Report from Christchurch



Report from Christchurch

The earthquakes continue frequently. Most are too small to feel. I’ve seen the downtown where several areas are still blocked off. I know the destroyed building only from pictures. People who live here say they are heartbroken to see the magnificent cathedral and other classic buildings fallen, standing as structural skeletons or red-tagged for demolition. Many people are still in temporary structures without bathrooms or heating. Many temporary offices are in tent labeled AFT which stands for “Another Frigging Tent.”

Over the weekend we had the coldest temperatures and the most snow in 19 years. The University of Canterbury, schools and most businesses were closed. Police advised people to stay home. Many of those who did not heed the warning spun and slid on icy streets, driving too fast and recklessly for conditions Locals called this, “The icing on the earthquake.”
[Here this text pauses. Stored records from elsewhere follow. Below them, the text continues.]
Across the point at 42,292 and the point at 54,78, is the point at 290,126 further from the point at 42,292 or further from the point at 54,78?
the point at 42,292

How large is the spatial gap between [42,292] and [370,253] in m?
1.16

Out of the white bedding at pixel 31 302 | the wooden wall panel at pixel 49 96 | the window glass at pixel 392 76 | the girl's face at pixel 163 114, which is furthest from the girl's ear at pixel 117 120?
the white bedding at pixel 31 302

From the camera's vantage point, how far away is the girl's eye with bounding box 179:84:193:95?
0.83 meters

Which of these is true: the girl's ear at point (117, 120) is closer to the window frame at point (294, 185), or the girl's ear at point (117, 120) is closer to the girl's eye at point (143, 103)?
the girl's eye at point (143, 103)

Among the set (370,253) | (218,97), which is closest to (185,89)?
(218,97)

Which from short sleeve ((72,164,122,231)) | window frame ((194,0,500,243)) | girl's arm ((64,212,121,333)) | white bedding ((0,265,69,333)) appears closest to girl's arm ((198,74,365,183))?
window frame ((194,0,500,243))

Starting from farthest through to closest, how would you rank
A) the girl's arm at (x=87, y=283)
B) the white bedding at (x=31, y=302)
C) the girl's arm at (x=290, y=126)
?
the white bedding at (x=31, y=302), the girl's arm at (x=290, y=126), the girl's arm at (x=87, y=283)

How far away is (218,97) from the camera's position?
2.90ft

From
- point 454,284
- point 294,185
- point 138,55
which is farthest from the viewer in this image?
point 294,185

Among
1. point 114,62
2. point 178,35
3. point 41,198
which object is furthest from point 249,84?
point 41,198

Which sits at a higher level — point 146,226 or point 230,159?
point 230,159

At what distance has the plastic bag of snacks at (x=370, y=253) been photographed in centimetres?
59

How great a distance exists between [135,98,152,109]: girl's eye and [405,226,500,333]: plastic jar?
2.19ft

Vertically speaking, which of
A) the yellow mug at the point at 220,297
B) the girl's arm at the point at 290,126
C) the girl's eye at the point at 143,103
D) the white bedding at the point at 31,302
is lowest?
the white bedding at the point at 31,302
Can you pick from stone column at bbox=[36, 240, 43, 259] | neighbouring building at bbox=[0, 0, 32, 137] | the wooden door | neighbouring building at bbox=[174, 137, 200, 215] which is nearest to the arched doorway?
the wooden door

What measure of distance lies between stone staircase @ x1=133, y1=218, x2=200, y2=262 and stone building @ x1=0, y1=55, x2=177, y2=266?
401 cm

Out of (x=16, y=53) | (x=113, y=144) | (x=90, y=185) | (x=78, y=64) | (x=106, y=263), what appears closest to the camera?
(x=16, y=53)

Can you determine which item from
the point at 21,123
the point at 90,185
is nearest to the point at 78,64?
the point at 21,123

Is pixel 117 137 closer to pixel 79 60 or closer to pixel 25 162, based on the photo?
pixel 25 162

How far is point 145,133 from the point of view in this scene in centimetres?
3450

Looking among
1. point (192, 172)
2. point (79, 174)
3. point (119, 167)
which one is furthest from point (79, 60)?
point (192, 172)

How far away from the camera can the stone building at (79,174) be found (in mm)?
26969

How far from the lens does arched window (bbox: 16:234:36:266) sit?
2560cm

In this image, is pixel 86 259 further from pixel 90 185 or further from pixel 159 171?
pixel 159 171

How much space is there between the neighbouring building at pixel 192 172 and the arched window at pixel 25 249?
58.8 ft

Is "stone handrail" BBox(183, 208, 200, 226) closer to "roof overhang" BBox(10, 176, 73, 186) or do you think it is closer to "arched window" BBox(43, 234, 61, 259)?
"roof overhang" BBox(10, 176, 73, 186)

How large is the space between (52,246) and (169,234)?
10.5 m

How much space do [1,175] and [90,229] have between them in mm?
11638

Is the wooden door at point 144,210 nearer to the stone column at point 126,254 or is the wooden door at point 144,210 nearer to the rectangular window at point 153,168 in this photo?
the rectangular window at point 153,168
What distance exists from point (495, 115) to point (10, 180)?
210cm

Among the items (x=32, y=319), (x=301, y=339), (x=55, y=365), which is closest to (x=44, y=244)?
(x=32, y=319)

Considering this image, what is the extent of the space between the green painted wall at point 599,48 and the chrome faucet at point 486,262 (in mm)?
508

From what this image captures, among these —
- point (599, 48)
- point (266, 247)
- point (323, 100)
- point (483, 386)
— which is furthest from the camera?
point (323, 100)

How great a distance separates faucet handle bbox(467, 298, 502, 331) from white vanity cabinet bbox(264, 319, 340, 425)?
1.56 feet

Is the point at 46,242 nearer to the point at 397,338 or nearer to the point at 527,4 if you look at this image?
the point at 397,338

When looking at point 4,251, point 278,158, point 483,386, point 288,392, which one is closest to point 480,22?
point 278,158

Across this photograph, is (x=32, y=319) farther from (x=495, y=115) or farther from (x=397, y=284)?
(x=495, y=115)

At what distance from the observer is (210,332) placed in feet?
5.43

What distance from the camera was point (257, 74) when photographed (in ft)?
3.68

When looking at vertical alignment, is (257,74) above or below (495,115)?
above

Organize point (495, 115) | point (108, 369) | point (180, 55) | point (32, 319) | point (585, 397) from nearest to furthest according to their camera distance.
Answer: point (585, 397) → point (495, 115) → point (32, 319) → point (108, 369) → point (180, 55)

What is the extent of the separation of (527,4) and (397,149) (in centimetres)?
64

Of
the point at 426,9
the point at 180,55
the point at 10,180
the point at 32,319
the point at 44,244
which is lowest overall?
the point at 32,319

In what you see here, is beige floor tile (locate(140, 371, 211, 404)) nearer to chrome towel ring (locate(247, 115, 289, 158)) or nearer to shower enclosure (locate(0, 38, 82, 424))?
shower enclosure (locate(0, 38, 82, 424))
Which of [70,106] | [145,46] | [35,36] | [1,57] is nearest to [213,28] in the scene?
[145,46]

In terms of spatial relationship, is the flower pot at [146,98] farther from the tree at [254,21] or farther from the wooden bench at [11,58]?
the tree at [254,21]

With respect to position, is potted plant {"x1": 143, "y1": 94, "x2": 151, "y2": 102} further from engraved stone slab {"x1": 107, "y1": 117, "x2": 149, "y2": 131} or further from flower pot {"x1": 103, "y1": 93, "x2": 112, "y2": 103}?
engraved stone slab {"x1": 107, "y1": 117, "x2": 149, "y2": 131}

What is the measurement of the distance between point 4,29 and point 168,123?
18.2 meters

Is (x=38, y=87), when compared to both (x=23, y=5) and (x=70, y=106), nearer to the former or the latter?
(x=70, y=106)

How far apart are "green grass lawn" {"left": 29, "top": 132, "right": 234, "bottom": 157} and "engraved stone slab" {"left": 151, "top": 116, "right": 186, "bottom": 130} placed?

Workers told me, “It makes a change from shoveling silt to shoveling snow.” Although some people saw the snow as just one more burden, children seemed to enjoy it, making snowmen and having snowball fights. Other people said the snow renewed their sense of purpose.
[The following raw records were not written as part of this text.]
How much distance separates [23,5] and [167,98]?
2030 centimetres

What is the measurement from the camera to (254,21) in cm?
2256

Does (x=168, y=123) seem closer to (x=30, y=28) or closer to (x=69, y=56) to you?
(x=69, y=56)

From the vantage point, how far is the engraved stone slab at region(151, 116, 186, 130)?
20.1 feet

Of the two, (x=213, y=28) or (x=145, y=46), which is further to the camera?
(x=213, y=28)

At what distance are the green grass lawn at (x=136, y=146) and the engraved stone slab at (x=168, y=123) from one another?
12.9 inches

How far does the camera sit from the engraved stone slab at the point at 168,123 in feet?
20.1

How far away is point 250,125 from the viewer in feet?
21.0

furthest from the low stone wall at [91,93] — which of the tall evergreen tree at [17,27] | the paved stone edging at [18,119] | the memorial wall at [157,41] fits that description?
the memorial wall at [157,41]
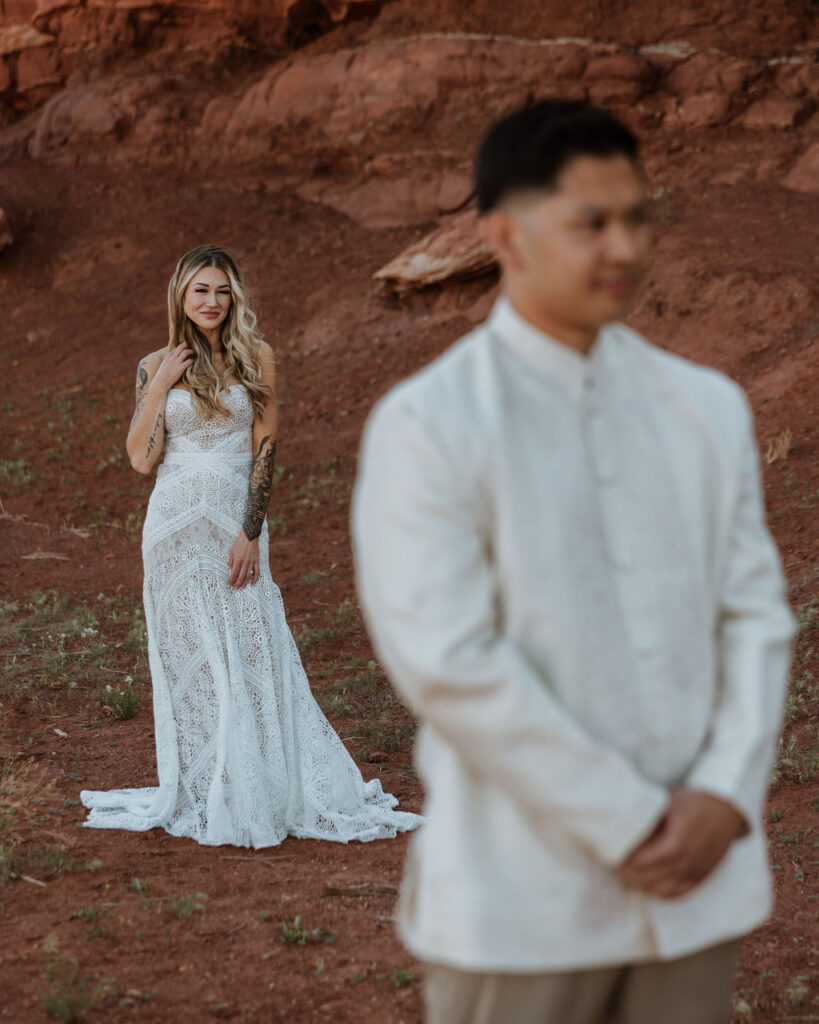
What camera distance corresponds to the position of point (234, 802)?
211 inches

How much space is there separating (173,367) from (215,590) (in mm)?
1009

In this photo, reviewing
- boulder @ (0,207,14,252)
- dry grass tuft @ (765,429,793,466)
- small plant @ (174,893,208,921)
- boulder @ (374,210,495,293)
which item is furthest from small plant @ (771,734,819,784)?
boulder @ (0,207,14,252)

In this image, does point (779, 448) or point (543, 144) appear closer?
point (543, 144)

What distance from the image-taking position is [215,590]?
550cm

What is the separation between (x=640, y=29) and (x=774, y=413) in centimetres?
953

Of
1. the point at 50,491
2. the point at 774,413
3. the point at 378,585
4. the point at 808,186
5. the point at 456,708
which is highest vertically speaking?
the point at 378,585

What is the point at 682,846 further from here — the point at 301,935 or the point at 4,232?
the point at 4,232

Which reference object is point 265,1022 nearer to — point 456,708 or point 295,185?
point 456,708

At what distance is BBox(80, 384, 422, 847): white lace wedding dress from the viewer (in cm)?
541

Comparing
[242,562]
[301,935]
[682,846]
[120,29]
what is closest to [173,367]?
[242,562]

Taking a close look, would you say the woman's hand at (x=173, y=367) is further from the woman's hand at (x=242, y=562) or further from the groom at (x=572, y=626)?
the groom at (x=572, y=626)

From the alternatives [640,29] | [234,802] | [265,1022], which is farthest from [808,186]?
[265,1022]

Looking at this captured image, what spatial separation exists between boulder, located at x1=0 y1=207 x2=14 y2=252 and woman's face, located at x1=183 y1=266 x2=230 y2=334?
1568cm

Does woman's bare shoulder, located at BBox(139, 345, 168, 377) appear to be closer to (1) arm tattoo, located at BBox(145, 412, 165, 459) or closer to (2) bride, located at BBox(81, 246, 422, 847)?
(2) bride, located at BBox(81, 246, 422, 847)
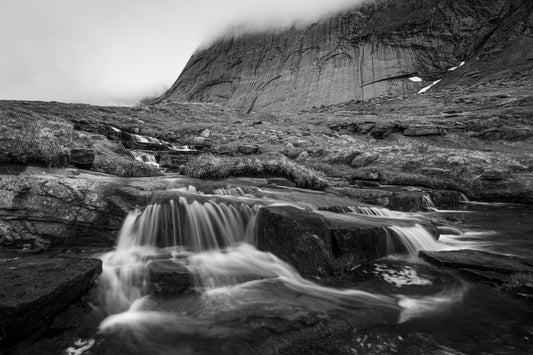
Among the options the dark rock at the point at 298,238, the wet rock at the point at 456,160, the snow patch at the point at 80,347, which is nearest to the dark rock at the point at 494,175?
the wet rock at the point at 456,160

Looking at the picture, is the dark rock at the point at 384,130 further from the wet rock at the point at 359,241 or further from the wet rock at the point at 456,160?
the wet rock at the point at 359,241

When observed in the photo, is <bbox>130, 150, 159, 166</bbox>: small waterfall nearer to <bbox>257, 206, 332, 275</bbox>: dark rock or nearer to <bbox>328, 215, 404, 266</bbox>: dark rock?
<bbox>257, 206, 332, 275</bbox>: dark rock

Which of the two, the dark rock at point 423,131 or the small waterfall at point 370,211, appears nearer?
the small waterfall at point 370,211

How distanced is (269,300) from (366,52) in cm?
7526

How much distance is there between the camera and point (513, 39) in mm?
58125

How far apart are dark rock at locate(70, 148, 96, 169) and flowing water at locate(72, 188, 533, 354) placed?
437 centimetres

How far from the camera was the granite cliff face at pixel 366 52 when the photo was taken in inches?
2534

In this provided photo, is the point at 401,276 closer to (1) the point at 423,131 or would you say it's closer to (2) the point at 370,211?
(2) the point at 370,211

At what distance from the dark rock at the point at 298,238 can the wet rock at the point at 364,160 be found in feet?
43.8

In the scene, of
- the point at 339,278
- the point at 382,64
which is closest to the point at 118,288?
the point at 339,278

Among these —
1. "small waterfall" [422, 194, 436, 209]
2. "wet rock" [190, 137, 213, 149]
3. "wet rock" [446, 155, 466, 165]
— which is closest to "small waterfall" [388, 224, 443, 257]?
"small waterfall" [422, 194, 436, 209]

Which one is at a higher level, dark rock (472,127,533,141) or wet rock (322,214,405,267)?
dark rock (472,127,533,141)

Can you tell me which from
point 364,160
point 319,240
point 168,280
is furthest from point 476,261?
point 364,160

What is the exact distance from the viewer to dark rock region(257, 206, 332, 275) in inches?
253
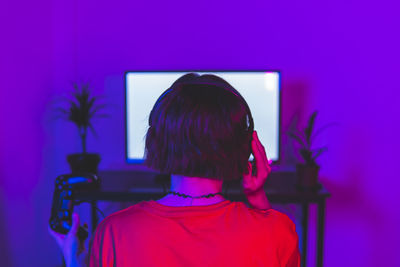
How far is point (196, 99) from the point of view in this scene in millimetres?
805

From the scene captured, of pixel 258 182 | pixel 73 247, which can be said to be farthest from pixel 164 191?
pixel 73 247

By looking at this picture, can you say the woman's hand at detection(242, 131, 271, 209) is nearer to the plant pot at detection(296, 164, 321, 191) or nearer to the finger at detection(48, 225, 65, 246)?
the finger at detection(48, 225, 65, 246)

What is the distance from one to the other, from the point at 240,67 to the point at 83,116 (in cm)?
106

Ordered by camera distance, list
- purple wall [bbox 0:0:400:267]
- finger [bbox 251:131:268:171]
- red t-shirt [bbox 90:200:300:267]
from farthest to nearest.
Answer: purple wall [bbox 0:0:400:267] < finger [bbox 251:131:268:171] < red t-shirt [bbox 90:200:300:267]

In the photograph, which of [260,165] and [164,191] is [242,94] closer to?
[164,191]

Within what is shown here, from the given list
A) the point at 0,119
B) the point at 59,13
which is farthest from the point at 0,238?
the point at 59,13

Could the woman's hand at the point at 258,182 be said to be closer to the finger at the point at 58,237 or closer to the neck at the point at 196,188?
the neck at the point at 196,188

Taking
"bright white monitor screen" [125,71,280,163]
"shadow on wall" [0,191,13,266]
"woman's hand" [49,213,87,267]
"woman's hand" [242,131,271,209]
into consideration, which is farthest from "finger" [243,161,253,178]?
"shadow on wall" [0,191,13,266]

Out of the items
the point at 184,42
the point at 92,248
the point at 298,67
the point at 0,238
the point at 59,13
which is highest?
the point at 59,13

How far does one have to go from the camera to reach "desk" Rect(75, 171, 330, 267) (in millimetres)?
2037

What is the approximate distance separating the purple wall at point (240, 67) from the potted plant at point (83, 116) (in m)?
0.08

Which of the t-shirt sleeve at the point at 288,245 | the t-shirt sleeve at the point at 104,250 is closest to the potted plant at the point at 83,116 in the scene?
the t-shirt sleeve at the point at 104,250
Christchurch is in that long slow painful phase known as recovery. Much that was lost will never return, many tough decisions have to be made and additional losses are bound to occur. At the same time, small victories are occurring. Favorite restaurants and stores are reopening in safer areas. People enjoy rediscovering them. Bus lines are expanding fitfully into their former territory. People share their stories of loss and survival. They also talk about rebuilding and their hopes for the future.

The university has maps indicating which buildings are closed, where to assemble if/when another serious quake occurs and where to find security staff. A bank branch and a bus line terminal once on campus are closed. Some visiting professors cancelled their visits but others have come instead.

World cup rugby and city-wide art festivals are optimistically planned for later this year. Life goes on.

2 comments:

E. B. Davis said...

You're in New Zealand at a pivotal time, Warren. Without having to experience the horror of an earthquake, you are witnessing the regeneration. Seems that they have a sardonic sense of humour, which will see them through.

There's just nothing you can do about natural events but cope. I remember seeing Pompeii, Italy--the remains of a family encased by lava, the mother and father trying to protect their child within their embrace--for naught.

Human instincts remain the same regardless of time.

Kara Cerise said...

When I read about the children who enjoyed the snow and the festivals planned for this year despite everything Mother Nature has thrown at Christchurch, I thought of the quote, "Hope springs eternal."